[Spatial reasoning data]
* start *
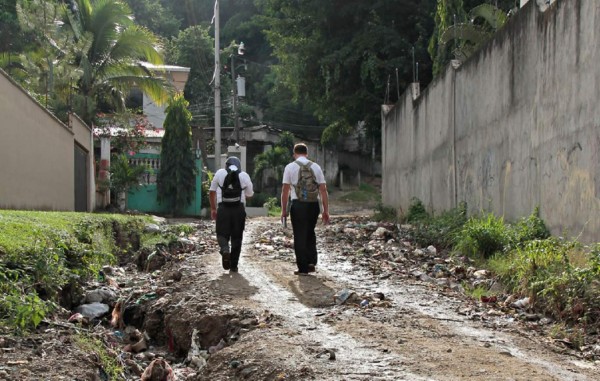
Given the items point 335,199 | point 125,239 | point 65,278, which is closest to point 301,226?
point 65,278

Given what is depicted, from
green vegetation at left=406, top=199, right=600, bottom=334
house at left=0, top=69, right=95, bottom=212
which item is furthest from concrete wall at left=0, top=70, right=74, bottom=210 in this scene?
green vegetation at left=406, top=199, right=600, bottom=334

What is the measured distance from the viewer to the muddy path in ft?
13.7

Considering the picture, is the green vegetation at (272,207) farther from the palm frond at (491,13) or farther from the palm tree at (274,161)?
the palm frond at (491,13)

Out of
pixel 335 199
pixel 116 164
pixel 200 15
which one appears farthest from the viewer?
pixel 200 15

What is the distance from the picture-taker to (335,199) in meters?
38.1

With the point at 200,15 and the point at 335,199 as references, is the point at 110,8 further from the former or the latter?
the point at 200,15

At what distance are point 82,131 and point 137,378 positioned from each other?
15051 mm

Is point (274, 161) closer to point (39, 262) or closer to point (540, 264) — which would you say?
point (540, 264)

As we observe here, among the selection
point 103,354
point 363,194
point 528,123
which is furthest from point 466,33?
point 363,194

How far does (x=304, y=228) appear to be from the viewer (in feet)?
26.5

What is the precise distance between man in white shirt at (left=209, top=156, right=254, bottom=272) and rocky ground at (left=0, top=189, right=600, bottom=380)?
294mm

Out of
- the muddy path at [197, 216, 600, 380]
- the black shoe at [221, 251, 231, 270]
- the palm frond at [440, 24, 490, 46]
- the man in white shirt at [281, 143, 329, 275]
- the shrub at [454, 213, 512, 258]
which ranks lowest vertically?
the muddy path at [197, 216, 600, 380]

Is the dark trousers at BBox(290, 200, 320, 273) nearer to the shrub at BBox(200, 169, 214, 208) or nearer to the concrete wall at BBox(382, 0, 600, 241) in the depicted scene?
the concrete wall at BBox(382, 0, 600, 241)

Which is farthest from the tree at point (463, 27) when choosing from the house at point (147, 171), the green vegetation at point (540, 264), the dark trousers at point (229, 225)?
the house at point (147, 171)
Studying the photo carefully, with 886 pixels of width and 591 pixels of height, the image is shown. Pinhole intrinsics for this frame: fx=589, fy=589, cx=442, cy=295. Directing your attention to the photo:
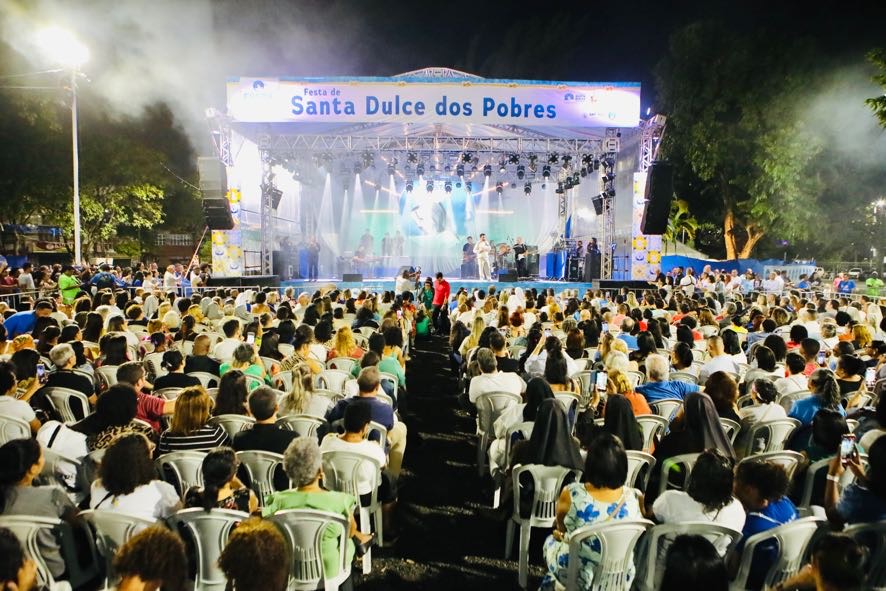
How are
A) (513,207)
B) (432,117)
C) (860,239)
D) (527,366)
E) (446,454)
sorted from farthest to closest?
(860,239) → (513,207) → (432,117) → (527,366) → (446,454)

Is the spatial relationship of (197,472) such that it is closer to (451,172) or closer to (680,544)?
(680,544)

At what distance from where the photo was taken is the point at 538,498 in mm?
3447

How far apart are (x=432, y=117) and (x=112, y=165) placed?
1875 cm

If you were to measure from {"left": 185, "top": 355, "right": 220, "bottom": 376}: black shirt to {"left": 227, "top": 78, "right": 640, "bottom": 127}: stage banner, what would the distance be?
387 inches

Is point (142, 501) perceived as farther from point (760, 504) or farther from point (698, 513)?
* end *
# What to do
Print all of the data above word for word, omitting the pictures.

# Complete response
Given the items point 335,199 | point 125,239 | point 65,278, which is closest to point 301,226?
point 65,278

Given what is depicted, from
green vegetation at left=406, top=199, right=600, bottom=334
house at left=0, top=69, right=95, bottom=212
which item is furthest from concrete wall at left=0, top=70, right=74, bottom=210 in this scene?
green vegetation at left=406, top=199, right=600, bottom=334

What is the measured distance from the viewer to the muddy path in ft?
13.7

Considering the picture, is the green vegetation at (272,207) farther from the palm frond at (491,13) or farther from the palm tree at (274,161)?
the palm frond at (491,13)

Out of
pixel 335 199
pixel 116 164
pixel 200 15
which one appears farthest from the viewer?
pixel 200 15

What is the distance from the picture-taker to (335,199) in meters?
38.1

With the point at 200,15 and the point at 335,199 as references, is the point at 110,8 further from the former or the latter?
the point at 200,15

At what distance are point 82,131 and point 137,378 positioned from each other?
15051 mm

Is point (274, 161) closer to point (39, 262) or closer to point (540, 264) — which would you say?
point (540, 264)

As we observe here, among the selection
point 103,354
point 363,194
point 528,123
which is furthest from point 466,33?
point 363,194

How far does (x=304, y=228) appear to be from the viewer (in feet)?
26.5

What is the precise distance between man in white shirt at (left=209, top=156, right=254, bottom=272) and rocky ground at (left=0, top=189, right=600, bottom=380)?
294mm

Out of
- the muddy path at [197, 216, 600, 380]
- the black shoe at [221, 251, 231, 270]
- the palm frond at [440, 24, 490, 46]
- the man in white shirt at [281, 143, 329, 275]
- the shrub at [454, 213, 512, 258]
which ranks lowest vertically?
the muddy path at [197, 216, 600, 380]

Is the dark trousers at BBox(290, 200, 320, 273) nearer to the shrub at BBox(200, 169, 214, 208) or nearer to the concrete wall at BBox(382, 0, 600, 241) in the depicted scene?
the concrete wall at BBox(382, 0, 600, 241)

Which is farthest from the tree at point (463, 27) when choosing from the house at point (147, 171), the green vegetation at point (540, 264), the dark trousers at point (229, 225)?
the house at point (147, 171)
Studying the photo carefully, with 886 pixels of width and 591 pixels of height, the image is shown. Pinhole intrinsics for this frame: fx=589, fy=589, cx=442, cy=295. Directing your attention to the photo:
How are
A) (513,207)
B) (432,117)
C) (860,239)
D) (527,366)
E) (446,454)
sorted from farthest to closest?
(860,239) → (513,207) → (432,117) → (527,366) → (446,454)

Is the spatial relationship of (197,472) such that it is closer to (451,172) or closer to (680,544)?
(680,544)

At what distance from where the photo was taken is the point at 538,498 in mm?
3447

How far apart are (x=432, y=117) and (x=112, y=165) placed?
1875 cm

If you were to measure from {"left": 185, "top": 355, "right": 220, "bottom": 376}: black shirt to {"left": 227, "top": 78, "right": 640, "bottom": 127}: stage banner, what would the distance be?
387 inches

Is point (142, 501) perceived as farther from point (760, 504) or farther from point (698, 513)?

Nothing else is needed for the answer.